Background: Children with cerebral palsy (CP) are five times more likely than typically developing children to have sleep problems, resulting in adverse outcomes for both children and their families. The purpose of this systematic review was to gather current evidence regarding assessments and interventions for sleep in children under age 2 years with or at high risk for CP and integrate these findings with parent preferences.
Methods: Five databases (CINAHL, EMBASE, OVID/Medline, SCOPUS, and PsycINFO) were searched. Included articles were screened using preferred reporting items for systematic reviews and meta-analyses guidelines, and quality of the evidence was reviewed using best evidence tools by two independent reviewers at minimum. An online survey was conducted regarding parent preferences through social media channels.
Results: Eleven articles met inclusion criteria. Polysomnography emerged as the only high-quality assessment for the population. Three interventions (medical cannabis, surgical interventions, and auditory, tactile, visual, and vestibular stimulations) were identified; however, each only had one study of effectiveness. The quality of evidence for polysomnography was moderate, while the quality and quantity of the evidence regarding interventions was low. Survey respondents indicated that sleep assessments and interventions are highly valued, with caregiver-provided interventions ranked as the most preferable.

Stored items from a collection:
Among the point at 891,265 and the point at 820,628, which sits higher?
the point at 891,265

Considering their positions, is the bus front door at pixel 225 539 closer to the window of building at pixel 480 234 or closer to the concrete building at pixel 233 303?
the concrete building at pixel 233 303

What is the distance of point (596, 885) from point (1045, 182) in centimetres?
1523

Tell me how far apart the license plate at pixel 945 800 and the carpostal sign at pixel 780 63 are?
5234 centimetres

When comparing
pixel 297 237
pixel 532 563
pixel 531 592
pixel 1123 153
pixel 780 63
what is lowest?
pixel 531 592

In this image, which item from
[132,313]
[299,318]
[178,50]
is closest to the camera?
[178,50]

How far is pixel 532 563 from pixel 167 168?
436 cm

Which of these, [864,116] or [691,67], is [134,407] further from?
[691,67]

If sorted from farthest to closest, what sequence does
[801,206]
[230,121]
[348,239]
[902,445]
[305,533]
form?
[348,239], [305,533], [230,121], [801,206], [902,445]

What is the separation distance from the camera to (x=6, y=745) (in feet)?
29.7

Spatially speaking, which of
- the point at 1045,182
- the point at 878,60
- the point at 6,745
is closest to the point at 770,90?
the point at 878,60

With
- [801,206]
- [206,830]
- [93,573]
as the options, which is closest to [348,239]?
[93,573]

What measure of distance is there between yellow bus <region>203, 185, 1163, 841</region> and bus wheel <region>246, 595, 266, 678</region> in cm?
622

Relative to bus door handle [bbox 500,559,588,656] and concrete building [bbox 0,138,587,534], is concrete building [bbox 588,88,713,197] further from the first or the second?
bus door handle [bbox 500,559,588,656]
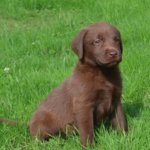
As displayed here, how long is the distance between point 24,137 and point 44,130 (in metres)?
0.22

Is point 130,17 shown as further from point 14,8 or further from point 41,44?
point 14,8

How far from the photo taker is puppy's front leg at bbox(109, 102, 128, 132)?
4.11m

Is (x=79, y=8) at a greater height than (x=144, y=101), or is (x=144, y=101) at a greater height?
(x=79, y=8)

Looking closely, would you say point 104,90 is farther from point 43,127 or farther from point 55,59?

**Work required:**
Can you summarize the abstract on sleep in young children with cerebral palsy in two sentences? These entries were taken from a separate source.

**Reply to the exercise:**
This systematic review searched five databases and ran an online parent survey to gather evidence on sleep assessments and interventions for children under age 2 with or at high risk for cerebral palsy, who are five times more likely than typically developing children to have sleep problems. Among eleven included articles, polysomnography was the only high-quality assessment, supported by moderate-quality evidence, while the three interventions identified each had only one study and low-quality, low-quantity evidence; parents valued sleep assessments and interventions highly and ranked caregiver-provided interventions as most preferable.